“História do futuro” e os limites da imaginação

Published

January 28, 2024

Se o melhor jeito de prever o futuro é inventá-lo, Olaf Stapledon foi um dos maiores inventores da literatura.

Em 1930, Stapledon publicou “Last and First men”, um livro de “história do futuro” que conta a trajetória da humanidade desde a primeira guerra mundial até sua extinção em Netuno, 2 bilhões de anos no futuro, após uma supernova destruir o sistema Solar. Stapledon descreve em detalhes cada uma das 18 espécies pós-humanas: como elas mudaram de aparência física e perderam a inteligência; como, milhões de anos depois, redescobriram a ciência, modificaram a si mesmos com engenharia genética, chegando até a criar uma nova espécie artificial. Porém não é sobre esse livro que falarei hoje.

Ficção científica e suas capas cabulosas

Em 1937 Stapledon publica “Star maker”, cujo enredo muito mais ambiciosa faz “Last and first men” parecer um minúsculo continho: narrar a história inteira do Universo e dos seres vivos. O livro começa de maneira inusitada quando um homem casado vai dar um passeio à noite perto de sua casa pensando sobre o amor, o casamento, a união das almas, o sentido da vida, quando de repente vira um ser incorpóreo e começa a boiar no espaço, vendo a Terra se afastando rapidamente.

But now irrationally I was seized with a strange worship, not, surely of the star, that mere furnace which mere distance falsely sanctified, but of something other, which the dire contrast of the star and us signified to the heart. Yet what, what could thus be signified? Intellect, peering beyond the star, discovered no Star Maker, but only darkness; no Love, no Power even, but only Nothing. And yet the heart praised.

Após um tempo indeterminado (dias? anos? milênios?) vivendo a sós com seus pensamentos, pensando que estava morto e preso numa espécie de limbo, o protagonista descobre como “voar” pelo espaço com a força do pensamento.

The sun was now but one among the other bright stars. Nothing changed. Was I doomed to hang thus for ever out in space, a bodiless view-point? Had I died? Was this my punishment for a singularly ineffectual life? Was this the penalty of an inveterate will to remain detached from human affairs and passions and prejudices?

A bolota mágica

Crendo-se um “enviado das estrelas” e sem chance de encontrar a Terra no meio de bilhões de estrelas, ele resolve investigar um a um dos planetas que encontra.

I now hurried from star to star, a lost dog looking for its master. I rushed hither and thither, intent on finding a sun with planets, and among those planets my home.

--- --- ---

● Ações necessárias:
1) Transcreva do texto sobre Stapledon o trecho que começa em "I now hurried" e vai até "planets my home.", incluindo este último.
2) Retome o texto sobre Stapledon e dê continuidade a ele a partir da última frase apresentada.

● Linhas fornecidas:
--- --- ---

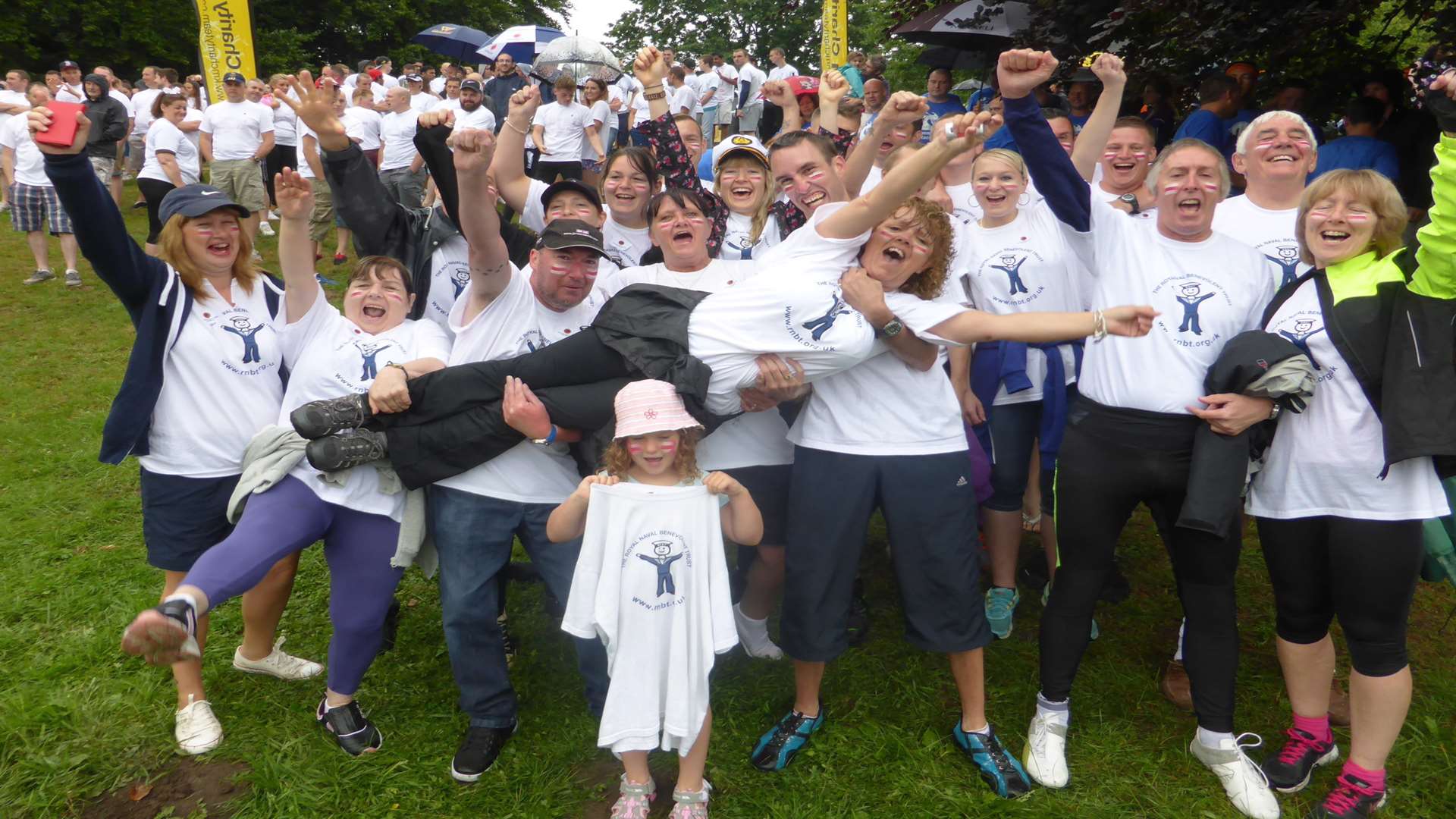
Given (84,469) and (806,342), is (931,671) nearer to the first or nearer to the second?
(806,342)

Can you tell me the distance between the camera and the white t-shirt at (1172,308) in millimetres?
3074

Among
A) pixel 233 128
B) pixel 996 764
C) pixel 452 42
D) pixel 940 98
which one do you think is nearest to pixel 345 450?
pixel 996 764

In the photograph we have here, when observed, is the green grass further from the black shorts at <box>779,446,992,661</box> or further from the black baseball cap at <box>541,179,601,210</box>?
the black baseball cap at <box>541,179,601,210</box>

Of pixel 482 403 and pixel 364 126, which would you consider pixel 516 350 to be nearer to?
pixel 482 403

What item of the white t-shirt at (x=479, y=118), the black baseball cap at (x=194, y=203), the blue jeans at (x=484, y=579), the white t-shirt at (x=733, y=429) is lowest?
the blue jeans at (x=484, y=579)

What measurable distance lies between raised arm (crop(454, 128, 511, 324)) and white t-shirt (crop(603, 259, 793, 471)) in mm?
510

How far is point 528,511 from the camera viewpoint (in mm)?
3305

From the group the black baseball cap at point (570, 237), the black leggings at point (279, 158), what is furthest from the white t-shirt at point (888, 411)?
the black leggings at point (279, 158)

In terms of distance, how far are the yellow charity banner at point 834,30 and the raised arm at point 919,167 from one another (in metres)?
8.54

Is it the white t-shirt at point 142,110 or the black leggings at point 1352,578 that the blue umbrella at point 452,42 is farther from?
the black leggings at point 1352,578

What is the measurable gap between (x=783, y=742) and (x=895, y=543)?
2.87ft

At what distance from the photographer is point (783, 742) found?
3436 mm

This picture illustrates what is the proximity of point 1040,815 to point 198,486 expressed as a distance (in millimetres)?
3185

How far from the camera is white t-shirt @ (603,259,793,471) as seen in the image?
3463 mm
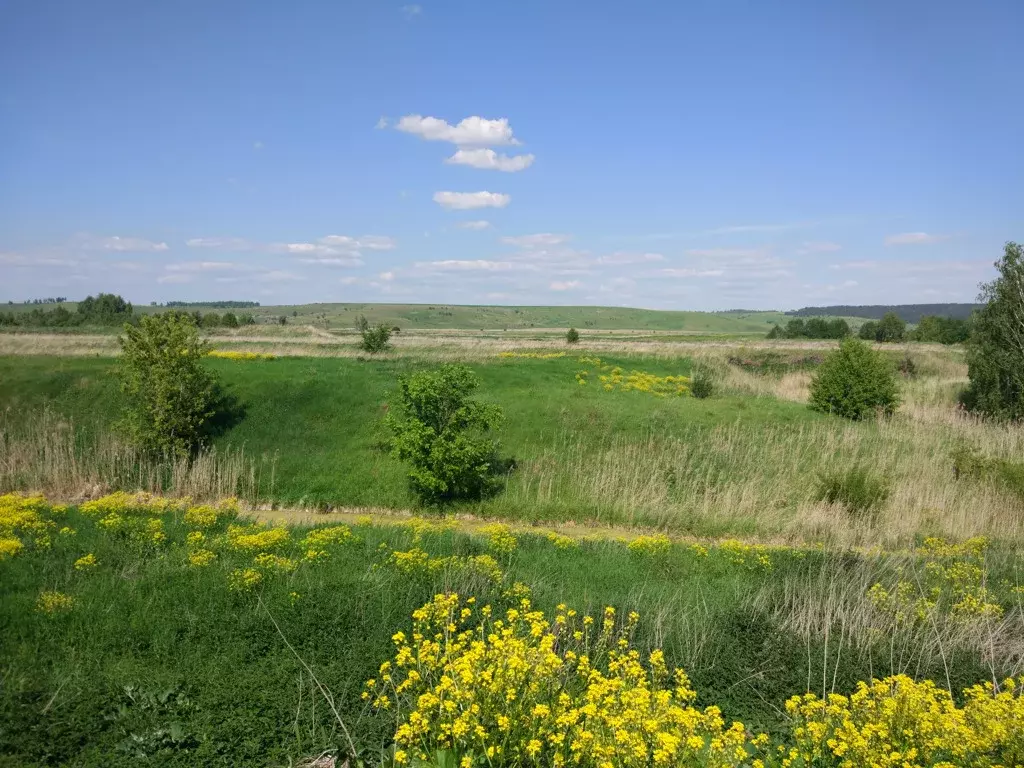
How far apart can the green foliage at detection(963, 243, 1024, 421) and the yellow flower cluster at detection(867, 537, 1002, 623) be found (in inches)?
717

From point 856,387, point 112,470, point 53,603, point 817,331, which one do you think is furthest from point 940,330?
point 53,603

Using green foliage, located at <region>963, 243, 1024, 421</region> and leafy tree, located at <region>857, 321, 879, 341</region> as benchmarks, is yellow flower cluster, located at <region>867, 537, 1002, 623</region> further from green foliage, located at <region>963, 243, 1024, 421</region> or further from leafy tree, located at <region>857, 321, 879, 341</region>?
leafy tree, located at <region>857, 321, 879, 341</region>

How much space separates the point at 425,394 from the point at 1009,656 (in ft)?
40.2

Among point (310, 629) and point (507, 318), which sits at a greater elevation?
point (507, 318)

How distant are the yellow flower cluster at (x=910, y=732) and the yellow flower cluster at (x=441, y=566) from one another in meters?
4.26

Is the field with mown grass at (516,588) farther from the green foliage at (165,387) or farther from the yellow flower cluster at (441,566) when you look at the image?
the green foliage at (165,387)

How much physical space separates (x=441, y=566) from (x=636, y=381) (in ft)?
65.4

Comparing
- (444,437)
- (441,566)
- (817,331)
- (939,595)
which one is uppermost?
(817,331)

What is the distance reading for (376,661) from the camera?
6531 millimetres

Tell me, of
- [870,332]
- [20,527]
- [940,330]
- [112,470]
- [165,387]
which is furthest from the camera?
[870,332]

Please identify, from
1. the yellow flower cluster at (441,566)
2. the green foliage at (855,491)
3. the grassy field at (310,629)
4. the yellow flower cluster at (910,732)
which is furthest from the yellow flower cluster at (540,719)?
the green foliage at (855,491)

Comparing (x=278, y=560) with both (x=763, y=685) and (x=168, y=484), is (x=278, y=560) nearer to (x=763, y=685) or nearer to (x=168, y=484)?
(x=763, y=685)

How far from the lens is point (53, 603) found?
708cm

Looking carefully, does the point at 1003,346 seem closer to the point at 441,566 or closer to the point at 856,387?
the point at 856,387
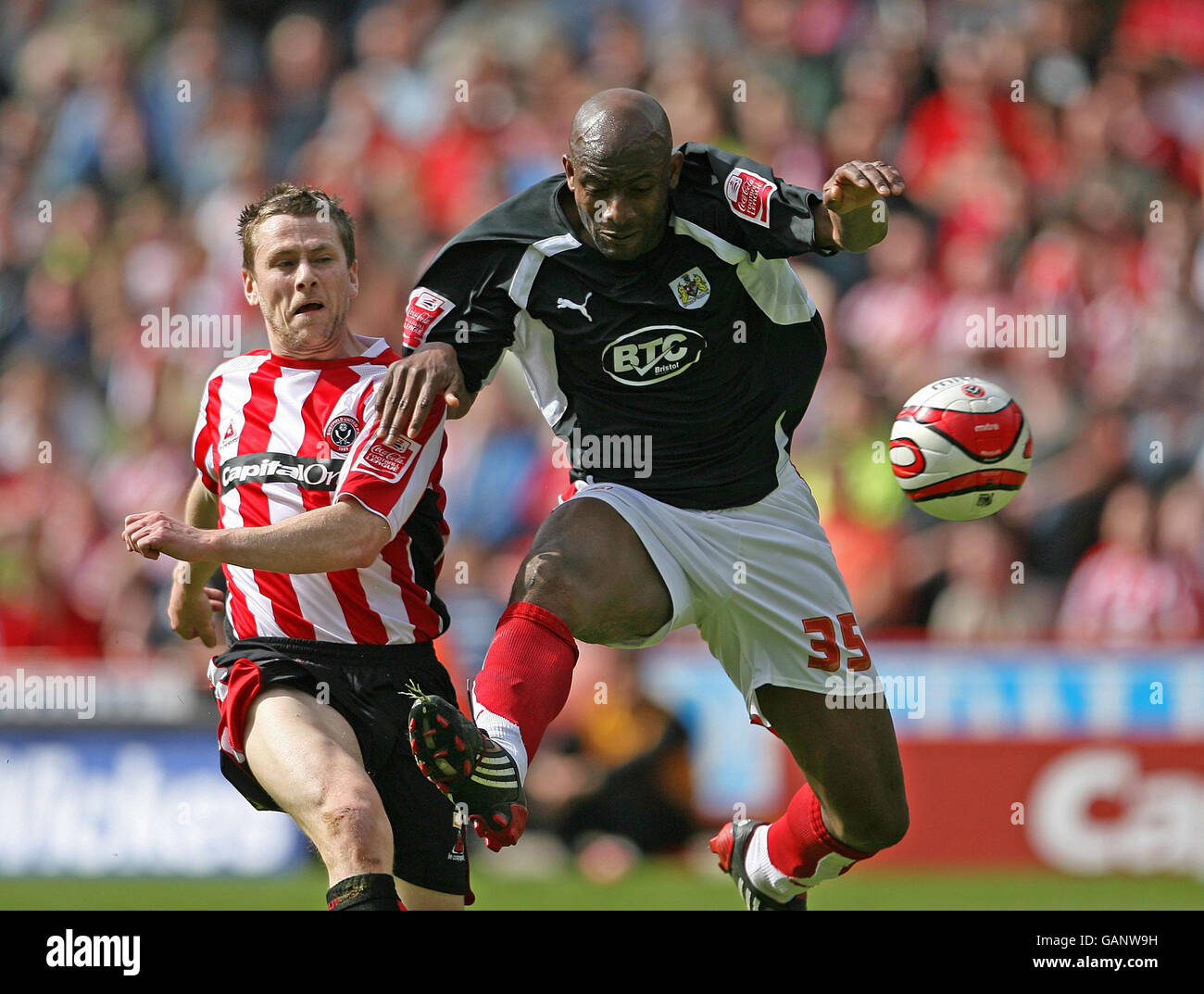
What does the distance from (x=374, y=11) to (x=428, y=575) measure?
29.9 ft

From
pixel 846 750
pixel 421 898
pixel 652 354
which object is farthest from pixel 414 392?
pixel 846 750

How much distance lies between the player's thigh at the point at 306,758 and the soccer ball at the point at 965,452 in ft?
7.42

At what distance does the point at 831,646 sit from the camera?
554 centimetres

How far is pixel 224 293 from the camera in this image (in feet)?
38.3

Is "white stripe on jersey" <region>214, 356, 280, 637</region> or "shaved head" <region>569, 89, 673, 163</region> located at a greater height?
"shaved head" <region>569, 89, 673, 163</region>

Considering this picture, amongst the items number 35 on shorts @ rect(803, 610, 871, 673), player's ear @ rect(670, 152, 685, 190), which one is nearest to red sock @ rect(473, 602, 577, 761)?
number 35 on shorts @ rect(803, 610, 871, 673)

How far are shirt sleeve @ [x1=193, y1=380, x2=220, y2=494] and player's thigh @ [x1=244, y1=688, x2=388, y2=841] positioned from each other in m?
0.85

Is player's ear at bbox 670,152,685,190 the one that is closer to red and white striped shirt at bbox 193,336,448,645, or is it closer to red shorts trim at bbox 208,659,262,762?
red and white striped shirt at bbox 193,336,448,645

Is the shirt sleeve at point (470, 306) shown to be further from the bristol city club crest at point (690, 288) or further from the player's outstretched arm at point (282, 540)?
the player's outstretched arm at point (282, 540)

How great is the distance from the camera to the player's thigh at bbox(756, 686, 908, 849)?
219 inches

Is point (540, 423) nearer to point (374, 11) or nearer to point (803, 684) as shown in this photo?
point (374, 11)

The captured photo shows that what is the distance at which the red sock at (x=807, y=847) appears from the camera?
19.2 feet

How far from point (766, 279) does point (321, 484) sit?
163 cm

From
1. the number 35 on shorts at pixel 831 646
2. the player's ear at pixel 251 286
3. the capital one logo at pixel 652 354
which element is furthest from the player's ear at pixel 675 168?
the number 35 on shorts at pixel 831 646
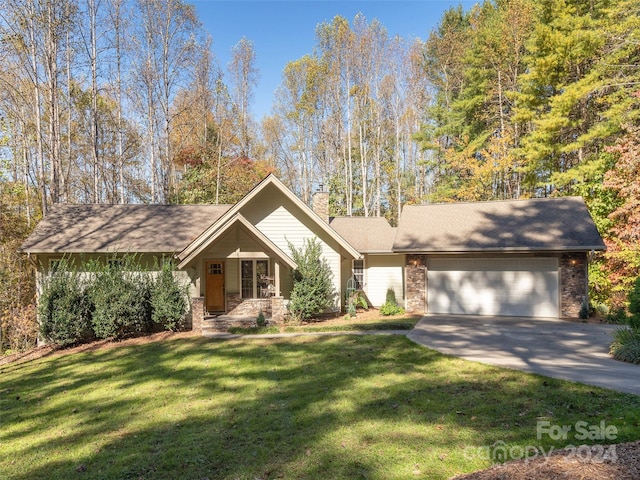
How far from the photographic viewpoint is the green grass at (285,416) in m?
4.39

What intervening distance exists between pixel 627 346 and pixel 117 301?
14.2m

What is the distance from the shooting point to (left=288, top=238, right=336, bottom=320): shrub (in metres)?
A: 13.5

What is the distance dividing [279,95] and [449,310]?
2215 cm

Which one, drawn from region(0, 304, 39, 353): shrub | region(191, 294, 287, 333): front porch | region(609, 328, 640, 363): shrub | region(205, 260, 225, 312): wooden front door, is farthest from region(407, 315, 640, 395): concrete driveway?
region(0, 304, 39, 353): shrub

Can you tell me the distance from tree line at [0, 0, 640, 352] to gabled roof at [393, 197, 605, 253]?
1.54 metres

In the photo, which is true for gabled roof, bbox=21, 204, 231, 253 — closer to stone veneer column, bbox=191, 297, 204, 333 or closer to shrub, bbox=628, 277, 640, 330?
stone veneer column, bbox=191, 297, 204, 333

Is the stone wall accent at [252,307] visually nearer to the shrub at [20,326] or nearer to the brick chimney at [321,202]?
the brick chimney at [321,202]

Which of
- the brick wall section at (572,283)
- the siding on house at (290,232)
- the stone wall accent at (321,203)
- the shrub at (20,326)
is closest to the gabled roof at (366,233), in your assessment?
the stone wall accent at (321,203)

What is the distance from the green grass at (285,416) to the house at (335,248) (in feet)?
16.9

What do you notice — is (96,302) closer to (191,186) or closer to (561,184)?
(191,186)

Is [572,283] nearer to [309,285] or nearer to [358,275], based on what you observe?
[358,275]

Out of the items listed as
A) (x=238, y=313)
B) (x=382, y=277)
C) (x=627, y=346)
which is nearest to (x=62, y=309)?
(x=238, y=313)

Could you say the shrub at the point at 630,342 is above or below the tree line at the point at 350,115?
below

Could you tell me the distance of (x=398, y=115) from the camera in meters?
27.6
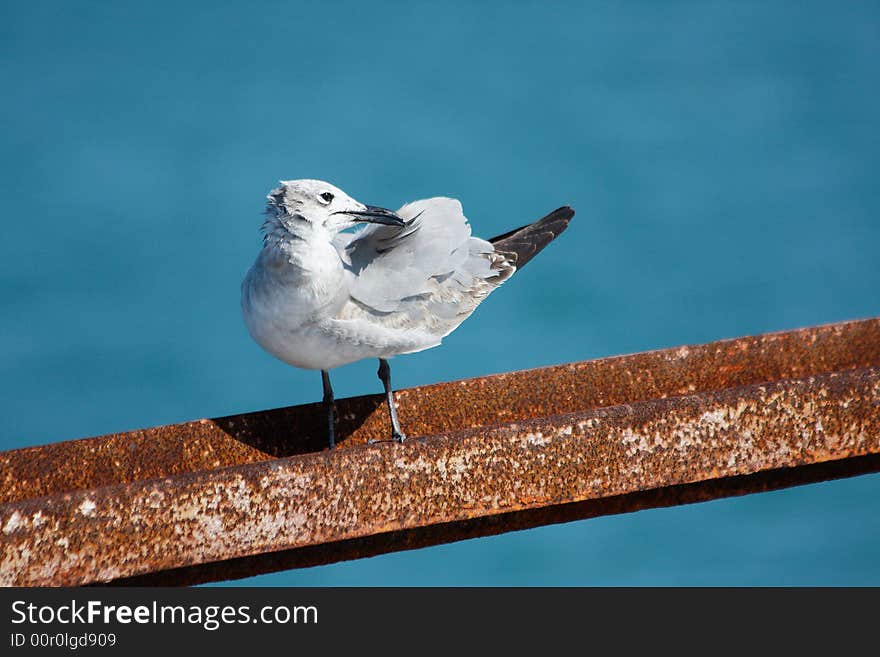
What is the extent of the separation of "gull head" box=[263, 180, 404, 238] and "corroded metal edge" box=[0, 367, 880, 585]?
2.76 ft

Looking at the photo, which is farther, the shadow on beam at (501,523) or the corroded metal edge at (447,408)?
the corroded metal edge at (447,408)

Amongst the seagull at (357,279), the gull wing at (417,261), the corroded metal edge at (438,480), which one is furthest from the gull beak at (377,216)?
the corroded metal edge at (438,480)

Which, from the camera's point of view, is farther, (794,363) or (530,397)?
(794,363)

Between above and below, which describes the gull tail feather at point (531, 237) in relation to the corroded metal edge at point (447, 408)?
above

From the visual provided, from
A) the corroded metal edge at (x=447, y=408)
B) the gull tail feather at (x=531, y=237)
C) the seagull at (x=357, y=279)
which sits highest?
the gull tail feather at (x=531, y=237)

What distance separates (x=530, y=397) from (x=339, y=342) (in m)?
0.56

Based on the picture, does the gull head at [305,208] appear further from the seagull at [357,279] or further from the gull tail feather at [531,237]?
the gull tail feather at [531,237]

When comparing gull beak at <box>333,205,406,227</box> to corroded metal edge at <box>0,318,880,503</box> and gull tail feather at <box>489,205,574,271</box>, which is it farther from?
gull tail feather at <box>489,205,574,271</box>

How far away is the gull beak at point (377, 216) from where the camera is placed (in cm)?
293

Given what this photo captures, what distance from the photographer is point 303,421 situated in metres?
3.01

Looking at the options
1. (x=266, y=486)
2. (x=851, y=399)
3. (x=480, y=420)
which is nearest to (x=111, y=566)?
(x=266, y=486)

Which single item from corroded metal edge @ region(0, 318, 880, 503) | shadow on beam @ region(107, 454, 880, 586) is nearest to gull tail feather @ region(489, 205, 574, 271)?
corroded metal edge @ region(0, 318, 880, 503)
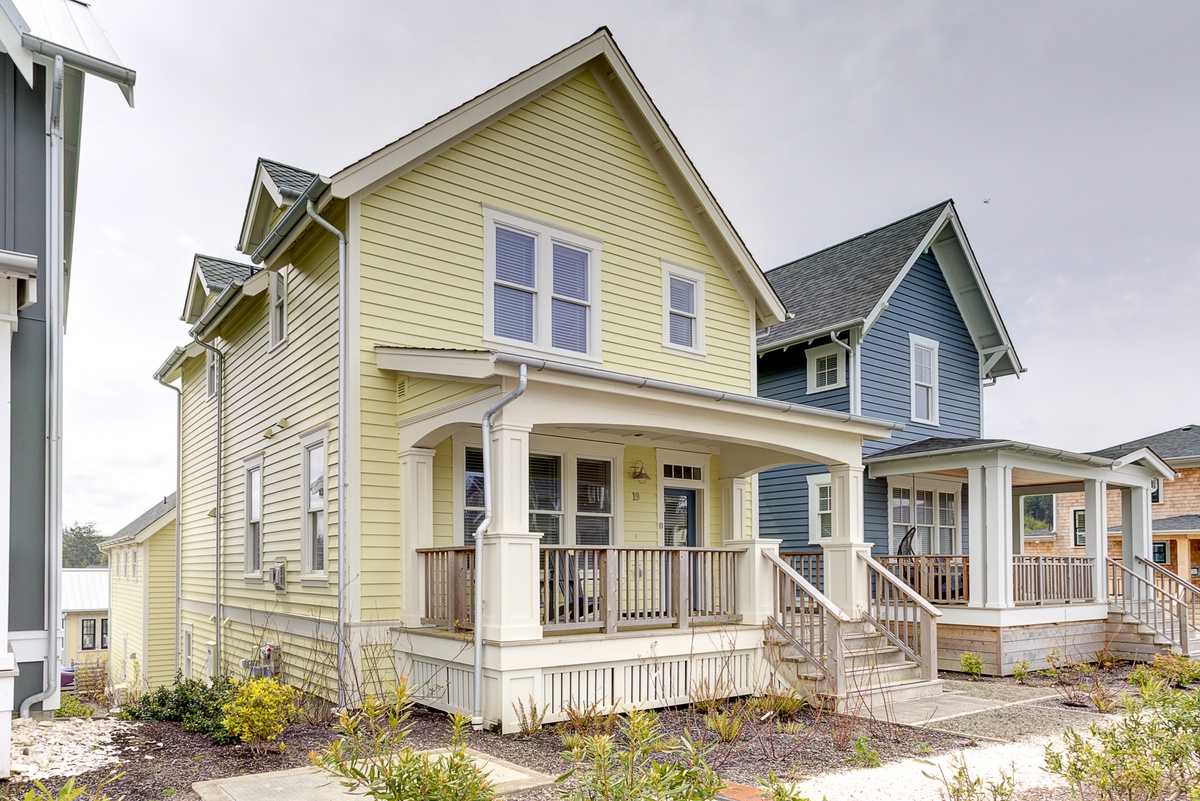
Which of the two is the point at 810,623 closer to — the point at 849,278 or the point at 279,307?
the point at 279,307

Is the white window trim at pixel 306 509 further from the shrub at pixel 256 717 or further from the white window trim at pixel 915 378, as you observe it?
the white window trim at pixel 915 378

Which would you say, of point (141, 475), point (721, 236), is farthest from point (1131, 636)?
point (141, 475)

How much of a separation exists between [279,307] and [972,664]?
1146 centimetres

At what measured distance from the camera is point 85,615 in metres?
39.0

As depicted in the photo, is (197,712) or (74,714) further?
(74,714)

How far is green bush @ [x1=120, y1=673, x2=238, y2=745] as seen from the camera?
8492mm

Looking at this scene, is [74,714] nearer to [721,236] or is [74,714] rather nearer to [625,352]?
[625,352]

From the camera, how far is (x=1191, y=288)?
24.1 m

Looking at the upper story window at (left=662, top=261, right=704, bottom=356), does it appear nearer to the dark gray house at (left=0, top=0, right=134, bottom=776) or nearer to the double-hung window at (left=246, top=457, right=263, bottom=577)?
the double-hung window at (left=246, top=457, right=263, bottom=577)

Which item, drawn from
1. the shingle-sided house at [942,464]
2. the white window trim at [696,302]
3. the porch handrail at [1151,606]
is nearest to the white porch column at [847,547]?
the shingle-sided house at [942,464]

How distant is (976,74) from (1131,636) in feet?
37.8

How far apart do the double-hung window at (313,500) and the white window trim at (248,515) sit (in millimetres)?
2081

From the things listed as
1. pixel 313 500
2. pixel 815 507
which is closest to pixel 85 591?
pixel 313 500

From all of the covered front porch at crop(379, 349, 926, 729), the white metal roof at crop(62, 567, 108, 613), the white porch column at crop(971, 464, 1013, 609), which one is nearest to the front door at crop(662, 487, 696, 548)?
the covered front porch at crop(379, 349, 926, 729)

--- --- ---

● Resultados por tarefa:
1)
I now hurried from star to star, a lost dog looking for its master. I rushed hither and thither, intent on finding a sun with planets, and among those planets my home.

2)
Percebe então que as estrelas ficaram mais claras e brilhantes, e conclui que na verdade voltou alguns bilhões de anos no tempo. Após mais alguns milênios à deriva, descobre finalmente um planeta habitado por uma espécie inteligente.

Stapledon descreve em detalhes como essa espécie se comunicava com cheiros, o sistema político, as guerras, as desigualdades sociais, etc. Por fim, o protagonista consegue conversar com um “filósofo” desse planeta, e ambos acabam se fundindo numa massa incorpórea e saem explorando o resto do Universo.

O protagonista segue encontrando milhares de espécies: algumas se destruíram em guerras inúteis, outras se perderam por fenômenos naturais (supernovas, meteoros, fim da atmosfera). Suas formas são as mais variadas: simbioses entre pseudo-caranguejos e pseudo-golfinhos, “homens”-árvores, enxames de “abelhas” pensantes, hominídeos pequenos, caracois que nadavam por aí feito barcos, etc. Algumas conseguiram atingir um nível avançado através da inteligência e consciência coletiva feita por telepatia. Assim, os planetas se tornavam “um único ser consciente”, e essa consciência se espalhava para outros sistemas conforme a espécie avançava na exploração espacial.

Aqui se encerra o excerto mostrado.